Premier débat télévisé, sur TF1, pour la primaire de la gauche des 7 candidats à l'élection présidentielle de 2017.
Premier débat télévisé, sur TF1, pour la primaire de la gauche des 7 candidats à l'élection présidentielle de 2017. © Maxppp / Alexandre MARCHI

Certains signes laissent penser que l'on peut s'inquiéter pour les partis. La baisse des adhérents à jour de cotisation en est un exemple flagrant : on dénombre 238.000 adhérents pour les Républicains au 1er janvier dernier, 86.000 pour le PS, 70.000 au PC, 57.000 au FN, 4 à 5.000 chez les Verts... Tous sont en forte baisse. Au Parti socialiste, c'est au total un tiers d'adhérents en moins en 5 ans !

Conséquence : des recettes en baisse, agravées par les défaites aux élections locales pour le Parti Socialiste, qui a dû, comme le PC, vendre des locaux et licencier des permanents. Et à droite, même si LR a gagné beaucoup d'élus, le parti doit éponger une dette colossale : encore 67 millions d'euros fin 2015.

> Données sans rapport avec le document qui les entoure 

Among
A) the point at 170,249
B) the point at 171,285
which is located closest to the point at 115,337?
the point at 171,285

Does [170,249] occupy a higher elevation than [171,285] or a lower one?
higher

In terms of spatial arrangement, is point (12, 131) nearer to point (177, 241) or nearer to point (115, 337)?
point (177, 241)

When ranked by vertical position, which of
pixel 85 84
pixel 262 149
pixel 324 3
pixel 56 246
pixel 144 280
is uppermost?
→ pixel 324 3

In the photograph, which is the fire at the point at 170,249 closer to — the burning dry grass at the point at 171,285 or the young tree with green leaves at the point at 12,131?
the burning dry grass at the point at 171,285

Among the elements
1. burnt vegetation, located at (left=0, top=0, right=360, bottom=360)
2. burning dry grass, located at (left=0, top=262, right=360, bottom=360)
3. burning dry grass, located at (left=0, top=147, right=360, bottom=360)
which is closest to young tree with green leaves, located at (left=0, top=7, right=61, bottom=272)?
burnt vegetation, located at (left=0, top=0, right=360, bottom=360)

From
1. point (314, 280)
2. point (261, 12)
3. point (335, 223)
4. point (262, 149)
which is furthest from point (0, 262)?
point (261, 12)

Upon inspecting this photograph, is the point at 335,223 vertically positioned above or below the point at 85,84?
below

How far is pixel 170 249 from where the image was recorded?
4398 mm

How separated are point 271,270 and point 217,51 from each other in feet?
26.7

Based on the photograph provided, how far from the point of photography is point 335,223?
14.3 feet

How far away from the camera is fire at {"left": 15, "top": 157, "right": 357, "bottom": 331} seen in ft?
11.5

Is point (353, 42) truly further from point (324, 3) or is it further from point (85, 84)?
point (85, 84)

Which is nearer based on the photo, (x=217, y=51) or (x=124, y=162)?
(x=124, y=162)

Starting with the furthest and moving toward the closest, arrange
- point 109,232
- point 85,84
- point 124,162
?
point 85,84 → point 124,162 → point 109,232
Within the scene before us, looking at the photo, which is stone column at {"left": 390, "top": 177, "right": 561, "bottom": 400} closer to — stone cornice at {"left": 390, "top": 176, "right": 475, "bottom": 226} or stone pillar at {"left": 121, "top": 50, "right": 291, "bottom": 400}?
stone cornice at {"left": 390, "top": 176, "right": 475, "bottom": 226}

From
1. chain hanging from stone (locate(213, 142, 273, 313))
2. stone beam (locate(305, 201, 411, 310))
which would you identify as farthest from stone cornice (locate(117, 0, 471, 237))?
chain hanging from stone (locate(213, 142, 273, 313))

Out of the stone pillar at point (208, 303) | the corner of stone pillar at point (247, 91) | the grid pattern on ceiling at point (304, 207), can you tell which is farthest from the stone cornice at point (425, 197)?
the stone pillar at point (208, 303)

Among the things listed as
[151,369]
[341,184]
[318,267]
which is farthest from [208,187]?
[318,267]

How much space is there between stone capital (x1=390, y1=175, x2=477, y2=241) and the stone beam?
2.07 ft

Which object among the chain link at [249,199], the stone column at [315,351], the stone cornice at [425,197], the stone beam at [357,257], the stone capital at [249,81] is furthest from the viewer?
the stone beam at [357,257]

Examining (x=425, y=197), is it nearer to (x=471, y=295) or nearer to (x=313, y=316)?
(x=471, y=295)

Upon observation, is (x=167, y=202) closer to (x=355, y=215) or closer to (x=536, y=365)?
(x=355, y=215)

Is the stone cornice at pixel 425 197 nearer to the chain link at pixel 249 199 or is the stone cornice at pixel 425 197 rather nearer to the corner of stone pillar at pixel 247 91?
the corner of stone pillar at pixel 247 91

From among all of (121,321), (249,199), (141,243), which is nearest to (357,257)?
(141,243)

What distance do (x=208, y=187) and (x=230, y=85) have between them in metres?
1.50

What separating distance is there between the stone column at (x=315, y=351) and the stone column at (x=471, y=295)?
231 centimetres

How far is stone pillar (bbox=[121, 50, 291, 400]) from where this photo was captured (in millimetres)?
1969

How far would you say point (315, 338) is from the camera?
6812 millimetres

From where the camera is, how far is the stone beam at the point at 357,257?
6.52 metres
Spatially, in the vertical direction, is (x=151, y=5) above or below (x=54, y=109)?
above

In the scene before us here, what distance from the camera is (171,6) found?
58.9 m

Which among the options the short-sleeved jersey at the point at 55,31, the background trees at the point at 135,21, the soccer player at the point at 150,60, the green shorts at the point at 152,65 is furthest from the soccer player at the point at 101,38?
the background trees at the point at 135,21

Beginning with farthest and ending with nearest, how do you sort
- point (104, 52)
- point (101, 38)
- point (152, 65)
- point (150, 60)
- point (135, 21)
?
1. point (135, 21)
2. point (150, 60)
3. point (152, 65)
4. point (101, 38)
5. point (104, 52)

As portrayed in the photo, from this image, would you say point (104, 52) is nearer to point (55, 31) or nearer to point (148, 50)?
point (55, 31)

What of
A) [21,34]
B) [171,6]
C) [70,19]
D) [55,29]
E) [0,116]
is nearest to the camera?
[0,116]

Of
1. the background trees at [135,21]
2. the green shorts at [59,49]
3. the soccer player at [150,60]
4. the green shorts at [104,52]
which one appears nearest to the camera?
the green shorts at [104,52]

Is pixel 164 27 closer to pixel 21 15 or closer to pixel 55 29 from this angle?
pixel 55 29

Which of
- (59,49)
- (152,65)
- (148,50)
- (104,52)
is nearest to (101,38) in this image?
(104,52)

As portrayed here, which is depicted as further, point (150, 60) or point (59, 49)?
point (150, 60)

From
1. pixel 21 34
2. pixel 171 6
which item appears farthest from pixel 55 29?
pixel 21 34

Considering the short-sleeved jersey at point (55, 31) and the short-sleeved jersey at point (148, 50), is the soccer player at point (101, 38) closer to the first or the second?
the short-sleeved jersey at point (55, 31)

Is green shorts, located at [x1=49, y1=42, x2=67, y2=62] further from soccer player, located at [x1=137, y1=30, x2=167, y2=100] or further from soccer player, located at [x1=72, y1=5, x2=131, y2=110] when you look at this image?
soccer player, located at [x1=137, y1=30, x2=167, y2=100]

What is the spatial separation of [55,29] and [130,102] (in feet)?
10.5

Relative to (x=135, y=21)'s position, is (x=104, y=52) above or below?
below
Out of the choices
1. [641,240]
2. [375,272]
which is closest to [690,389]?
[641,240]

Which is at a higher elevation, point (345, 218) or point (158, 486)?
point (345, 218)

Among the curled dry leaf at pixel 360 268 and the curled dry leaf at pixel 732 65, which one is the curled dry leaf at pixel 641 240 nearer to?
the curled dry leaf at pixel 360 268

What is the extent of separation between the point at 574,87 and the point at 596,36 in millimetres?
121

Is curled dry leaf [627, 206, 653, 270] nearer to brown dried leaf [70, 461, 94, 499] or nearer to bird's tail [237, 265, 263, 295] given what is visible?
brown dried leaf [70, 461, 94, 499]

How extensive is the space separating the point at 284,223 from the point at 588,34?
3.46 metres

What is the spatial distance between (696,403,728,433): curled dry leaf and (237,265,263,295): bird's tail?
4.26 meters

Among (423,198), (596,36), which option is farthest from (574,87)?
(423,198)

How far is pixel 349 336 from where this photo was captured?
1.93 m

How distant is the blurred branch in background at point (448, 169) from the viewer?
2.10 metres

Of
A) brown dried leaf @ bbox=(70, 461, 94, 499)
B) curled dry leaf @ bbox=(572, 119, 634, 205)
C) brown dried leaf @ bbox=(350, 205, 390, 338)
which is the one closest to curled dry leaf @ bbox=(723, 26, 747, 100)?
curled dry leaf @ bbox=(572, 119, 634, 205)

Les primaires signent-elles la mort des partis politiques ?

Cette crise s'est accentuée avec l'organisation de primaires ouvertes, à quoi bon prendre sa carte puisque n'importe quel électeur peut désigner le candidat du parti à la présidentielle ?

Sans oublier la défiance qu'ils inspirent : l'asbtention en hausse continue et moins d'un français sondé sur 10 qui fait confiance aux partis politique selon le Centre d'Etudes de la Vie Politique Française de Sciences po...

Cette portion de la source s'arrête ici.